## THE PROBLEM
Return every line of the records, exact and in full, until you have returned the line with "собака Венгерская выжлаphoto preview", and include none of the pictures.

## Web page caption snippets
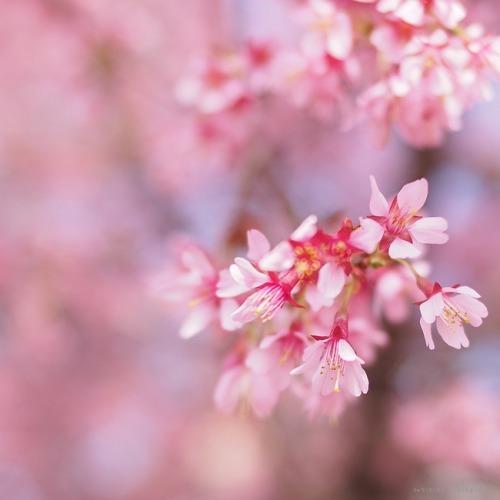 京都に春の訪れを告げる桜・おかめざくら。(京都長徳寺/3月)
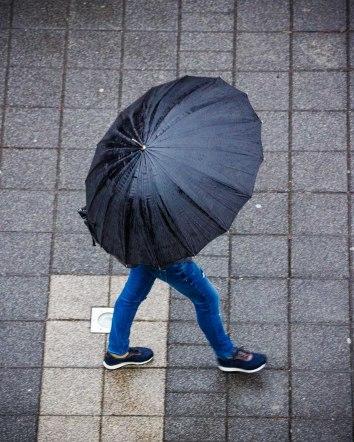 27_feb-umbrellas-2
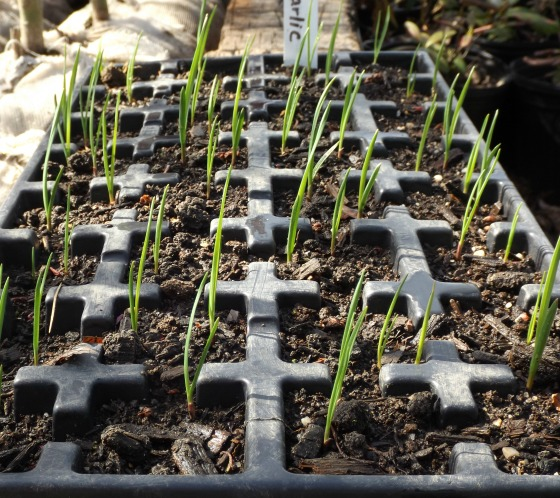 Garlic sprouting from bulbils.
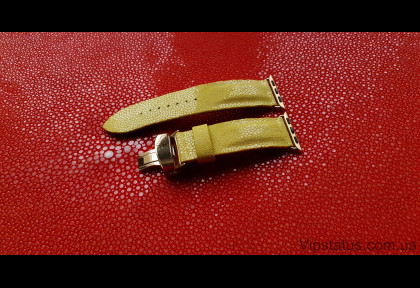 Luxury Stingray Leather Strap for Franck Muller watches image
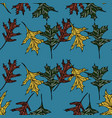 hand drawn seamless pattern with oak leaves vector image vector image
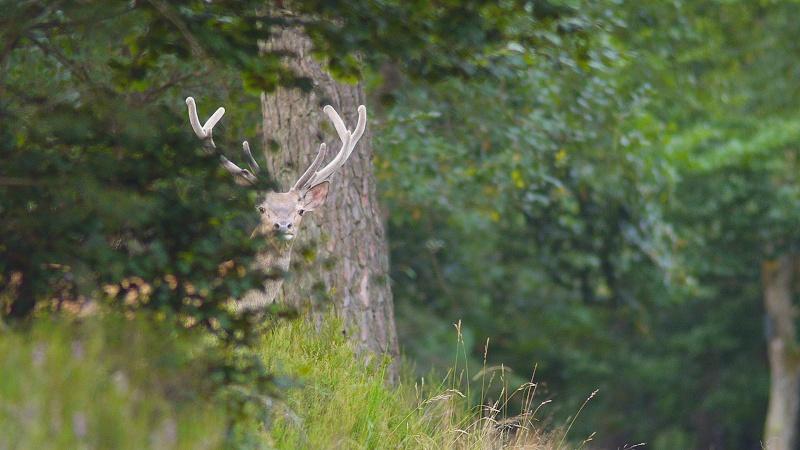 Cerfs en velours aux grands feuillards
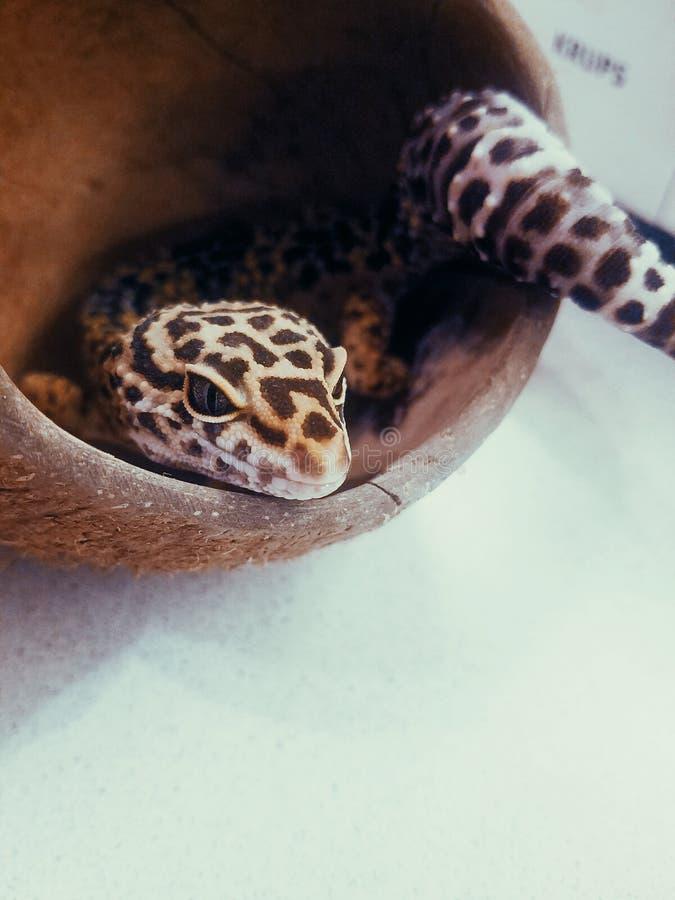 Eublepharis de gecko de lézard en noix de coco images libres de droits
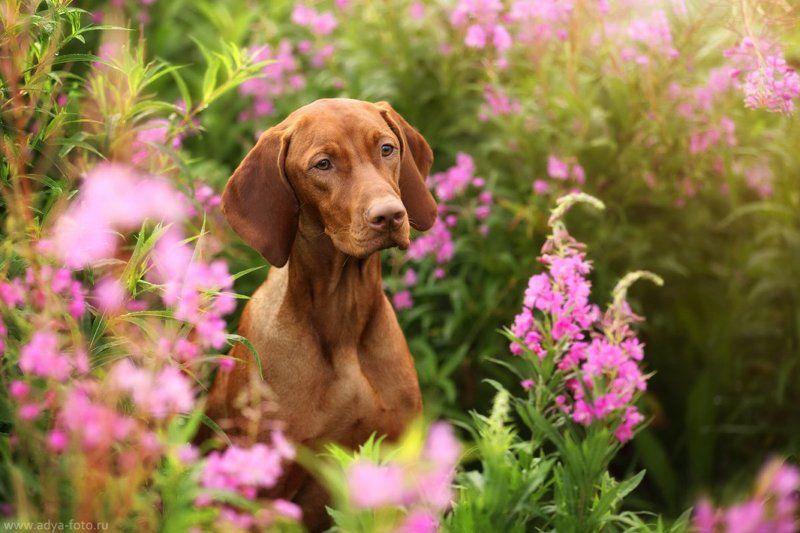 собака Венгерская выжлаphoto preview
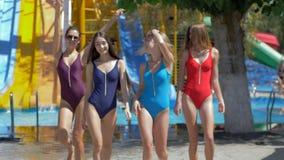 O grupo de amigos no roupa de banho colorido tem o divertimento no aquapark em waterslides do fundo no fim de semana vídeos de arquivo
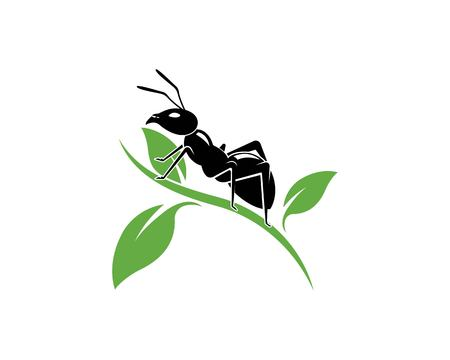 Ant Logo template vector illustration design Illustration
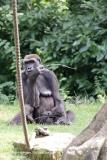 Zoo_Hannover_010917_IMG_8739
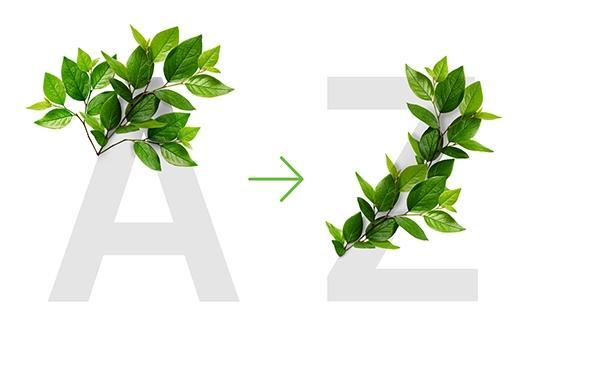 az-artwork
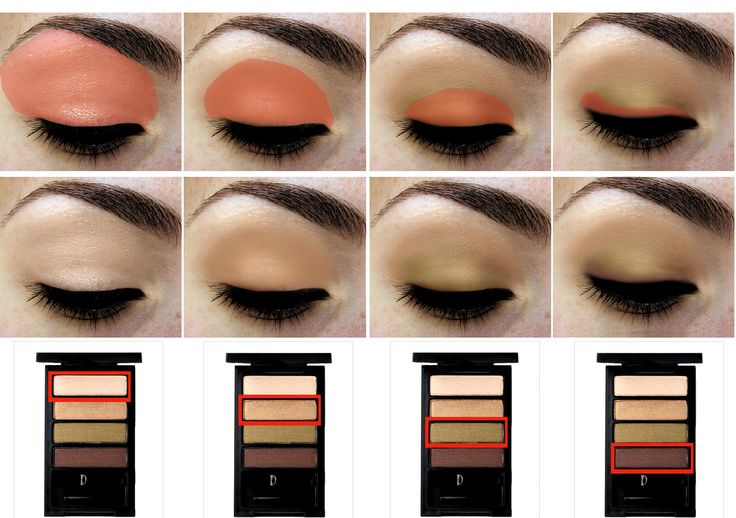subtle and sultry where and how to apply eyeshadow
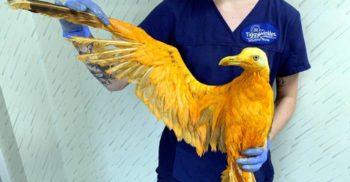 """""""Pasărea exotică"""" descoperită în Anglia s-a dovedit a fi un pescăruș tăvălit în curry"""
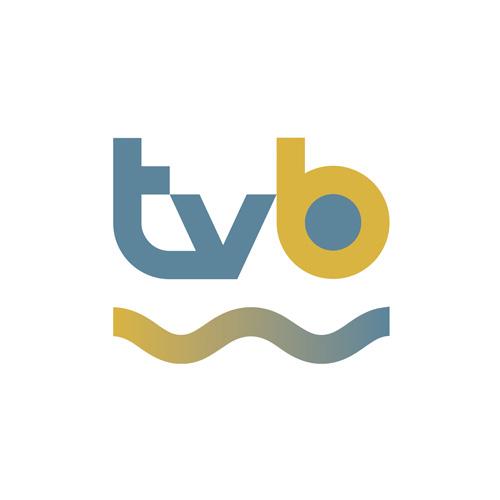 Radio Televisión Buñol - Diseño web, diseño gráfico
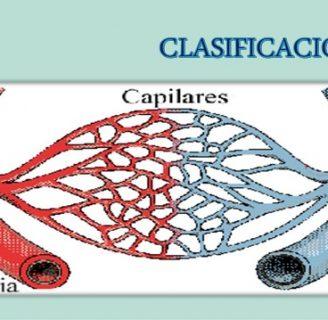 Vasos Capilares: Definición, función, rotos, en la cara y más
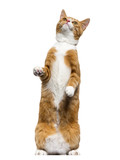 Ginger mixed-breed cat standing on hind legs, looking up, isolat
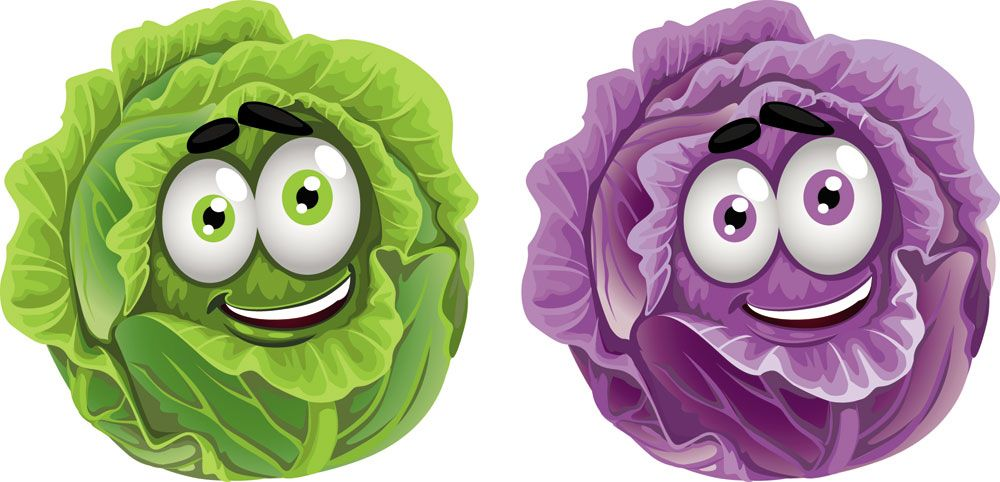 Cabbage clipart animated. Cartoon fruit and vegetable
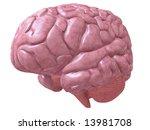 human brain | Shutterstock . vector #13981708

## TASK OUTPUT
 京都に春の訪れを告げる桜・おかめざくら。(京都長徳寺/3月)
 27_feb-umbrellas-2
 Garlic sprouting from bulbils.
 Luxury Stingray Leather Strap for Franck Muller watches image
 hand drawn seamless pattern with oak leaves vector image vector image
 Cerfs en velours aux grands feuillards
 Eublepharis de gecko de lézard en noix de coco images libres de droits
 собака Венгерская выжлаphoto preview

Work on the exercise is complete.